Bus trip to Cardiff – Welsh Government ministers ‘refusing to meet’ ALL Flintshire Council delegation

NOTE: This content is old - Published: Tuesday, Feb 5th, 2019.

A cross-party group of Flintshire councillors have travelled by bus to Cardiff today to ask the Welsh Government minister for improved funding as they look to plug a budget gap of more than £3 million.

It’s understood around 30 councillors have made the trip however just five of them have been picked to meet ministers at the Senedd.

Deputy Leader of Flintshire County Council Cllr Bernie Attridge (Lab) said he had backed out of the 10 hour round trip just for a “picture outside the Senedd.”

He said on Twitter that “due to Ministers refusing to meet all of the delegation from  @FlintshireCC (Flintshire County Council) I have decided not to travel to Cardiff for 10 hours on a coach just for a picture outside the Senedd.”

Independent councillor Kevin Hughes who called for the lobbying trip to Cardiff is understood to have cherry-picked Council Leader Aaron Shotton (Lab) Janet Axeworthy (Con) Tudor Jones (Lib/Dem) and Ian Roberts (Lab) to make representations to ministers during the day.

It’s a move which has caused some anger amongst councillors with around 10 pulling out of the trip.

A decision on whether to increase council tax in Flintshire by almost 9% has been placed on hold pending the eleventh-hour lobbying bid.

Politicians warned residents were facing ‘desperate’ times as they chose to delay setting a budget last week ahead of today’s crunch visit to Cardiff.

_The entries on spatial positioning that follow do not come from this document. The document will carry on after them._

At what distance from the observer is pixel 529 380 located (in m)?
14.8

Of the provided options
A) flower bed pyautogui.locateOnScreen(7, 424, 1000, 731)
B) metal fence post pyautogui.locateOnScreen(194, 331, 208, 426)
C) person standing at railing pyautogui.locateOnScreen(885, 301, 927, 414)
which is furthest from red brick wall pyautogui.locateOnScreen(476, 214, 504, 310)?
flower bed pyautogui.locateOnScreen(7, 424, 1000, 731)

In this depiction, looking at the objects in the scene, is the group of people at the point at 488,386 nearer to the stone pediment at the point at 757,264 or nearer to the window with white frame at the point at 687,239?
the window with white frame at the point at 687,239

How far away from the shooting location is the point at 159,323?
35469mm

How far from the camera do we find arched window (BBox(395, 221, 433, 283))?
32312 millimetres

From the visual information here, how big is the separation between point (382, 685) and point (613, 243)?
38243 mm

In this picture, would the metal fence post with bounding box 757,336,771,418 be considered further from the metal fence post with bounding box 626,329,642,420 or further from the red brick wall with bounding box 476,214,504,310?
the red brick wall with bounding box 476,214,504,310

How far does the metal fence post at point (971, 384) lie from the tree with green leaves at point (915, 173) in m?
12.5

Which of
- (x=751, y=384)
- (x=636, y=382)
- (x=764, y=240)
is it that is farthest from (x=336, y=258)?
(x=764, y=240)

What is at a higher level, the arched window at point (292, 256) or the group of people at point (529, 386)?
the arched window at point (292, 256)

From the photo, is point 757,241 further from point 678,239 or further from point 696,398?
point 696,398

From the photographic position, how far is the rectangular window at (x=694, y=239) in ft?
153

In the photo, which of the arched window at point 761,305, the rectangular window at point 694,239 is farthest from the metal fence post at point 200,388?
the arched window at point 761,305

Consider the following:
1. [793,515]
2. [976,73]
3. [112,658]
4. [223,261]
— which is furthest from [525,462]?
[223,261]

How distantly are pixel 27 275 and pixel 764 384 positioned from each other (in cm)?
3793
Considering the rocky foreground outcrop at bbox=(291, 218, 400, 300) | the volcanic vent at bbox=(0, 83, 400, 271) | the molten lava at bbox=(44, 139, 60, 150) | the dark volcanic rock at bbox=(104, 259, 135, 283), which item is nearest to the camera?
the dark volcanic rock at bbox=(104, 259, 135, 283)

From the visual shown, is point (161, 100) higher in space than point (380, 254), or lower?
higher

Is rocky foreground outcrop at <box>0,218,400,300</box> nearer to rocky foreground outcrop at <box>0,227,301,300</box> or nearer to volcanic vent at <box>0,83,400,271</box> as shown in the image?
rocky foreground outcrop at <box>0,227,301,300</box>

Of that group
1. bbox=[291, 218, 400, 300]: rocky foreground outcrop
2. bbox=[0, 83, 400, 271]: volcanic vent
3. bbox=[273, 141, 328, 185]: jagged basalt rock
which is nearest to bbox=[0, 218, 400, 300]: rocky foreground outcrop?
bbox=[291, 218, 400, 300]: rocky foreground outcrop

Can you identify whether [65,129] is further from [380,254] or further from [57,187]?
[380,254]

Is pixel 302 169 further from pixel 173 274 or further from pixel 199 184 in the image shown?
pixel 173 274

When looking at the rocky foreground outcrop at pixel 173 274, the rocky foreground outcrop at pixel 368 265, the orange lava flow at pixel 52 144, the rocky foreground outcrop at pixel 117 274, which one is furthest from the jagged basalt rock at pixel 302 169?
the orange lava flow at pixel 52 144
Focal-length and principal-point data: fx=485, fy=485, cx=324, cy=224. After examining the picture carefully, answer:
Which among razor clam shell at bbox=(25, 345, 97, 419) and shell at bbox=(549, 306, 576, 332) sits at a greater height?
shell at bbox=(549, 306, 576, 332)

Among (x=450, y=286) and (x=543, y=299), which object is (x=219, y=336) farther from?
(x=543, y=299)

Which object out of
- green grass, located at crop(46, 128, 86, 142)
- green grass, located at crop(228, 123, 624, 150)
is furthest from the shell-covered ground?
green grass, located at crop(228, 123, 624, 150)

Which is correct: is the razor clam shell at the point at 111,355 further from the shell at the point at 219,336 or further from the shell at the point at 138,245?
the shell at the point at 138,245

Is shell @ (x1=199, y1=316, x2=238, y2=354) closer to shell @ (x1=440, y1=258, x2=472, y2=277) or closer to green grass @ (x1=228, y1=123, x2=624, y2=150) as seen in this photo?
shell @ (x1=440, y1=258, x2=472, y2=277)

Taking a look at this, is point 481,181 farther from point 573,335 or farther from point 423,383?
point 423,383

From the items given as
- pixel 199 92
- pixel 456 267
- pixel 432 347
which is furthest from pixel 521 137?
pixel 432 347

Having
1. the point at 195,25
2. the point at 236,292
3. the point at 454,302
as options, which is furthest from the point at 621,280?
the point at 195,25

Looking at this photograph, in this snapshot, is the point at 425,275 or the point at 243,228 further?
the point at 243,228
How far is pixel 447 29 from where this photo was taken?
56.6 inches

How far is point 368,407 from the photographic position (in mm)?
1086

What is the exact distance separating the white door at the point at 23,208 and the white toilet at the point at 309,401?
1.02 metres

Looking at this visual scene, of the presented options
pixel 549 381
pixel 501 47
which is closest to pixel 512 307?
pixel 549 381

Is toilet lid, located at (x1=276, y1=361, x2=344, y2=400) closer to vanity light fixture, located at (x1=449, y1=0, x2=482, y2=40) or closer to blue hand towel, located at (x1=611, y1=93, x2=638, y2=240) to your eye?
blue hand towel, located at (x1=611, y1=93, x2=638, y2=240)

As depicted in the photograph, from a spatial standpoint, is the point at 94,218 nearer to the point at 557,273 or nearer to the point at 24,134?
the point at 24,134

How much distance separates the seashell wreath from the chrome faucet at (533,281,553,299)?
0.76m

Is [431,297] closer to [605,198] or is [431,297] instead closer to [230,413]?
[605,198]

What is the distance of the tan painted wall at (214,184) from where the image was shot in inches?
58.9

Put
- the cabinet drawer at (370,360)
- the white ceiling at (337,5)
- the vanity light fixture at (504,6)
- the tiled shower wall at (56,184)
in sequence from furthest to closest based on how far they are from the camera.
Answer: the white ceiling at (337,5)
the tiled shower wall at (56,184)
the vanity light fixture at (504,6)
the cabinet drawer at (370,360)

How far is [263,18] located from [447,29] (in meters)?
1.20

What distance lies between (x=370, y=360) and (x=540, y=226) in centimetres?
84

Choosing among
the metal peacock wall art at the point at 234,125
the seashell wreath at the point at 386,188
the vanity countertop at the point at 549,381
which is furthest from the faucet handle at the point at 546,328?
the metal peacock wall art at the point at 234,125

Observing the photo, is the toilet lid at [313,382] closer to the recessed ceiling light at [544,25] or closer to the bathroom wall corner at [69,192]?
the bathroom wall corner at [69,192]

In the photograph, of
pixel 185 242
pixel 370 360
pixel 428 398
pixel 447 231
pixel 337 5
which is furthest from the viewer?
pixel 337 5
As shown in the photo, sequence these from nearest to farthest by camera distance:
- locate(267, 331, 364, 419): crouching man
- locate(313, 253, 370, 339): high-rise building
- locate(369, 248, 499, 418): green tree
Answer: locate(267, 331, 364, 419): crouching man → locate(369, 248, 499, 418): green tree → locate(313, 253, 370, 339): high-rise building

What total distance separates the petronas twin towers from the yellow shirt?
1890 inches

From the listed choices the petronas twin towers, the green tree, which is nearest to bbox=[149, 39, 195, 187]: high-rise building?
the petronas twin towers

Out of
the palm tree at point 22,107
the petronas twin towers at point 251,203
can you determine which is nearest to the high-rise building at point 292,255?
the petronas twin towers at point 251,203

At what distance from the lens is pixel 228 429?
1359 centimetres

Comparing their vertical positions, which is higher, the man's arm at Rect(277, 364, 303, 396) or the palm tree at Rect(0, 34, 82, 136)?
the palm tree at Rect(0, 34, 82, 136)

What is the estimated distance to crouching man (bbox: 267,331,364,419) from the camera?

The cross-party group will ask ministers for improved funding as they look to plug a budget gap of more than £3 million.

If they are successful, Flintshire Council officers said the hike for ratepayers could be kept to between six and seven per cent.

However, if their campaign fails then residents could be faced with a rise of £104 per year to their bill for an average Band D property.

If there is no further increase in funding, Flintshire’s ruling Labour administration has advised that a rise of 8.5 per cent will be needed to match spending for the upcoming financial year.

An additional uplift in the authority’s contribution towards the North Wales Fire and Rescue Authority Levy would see rates set at around 8.9 per cent.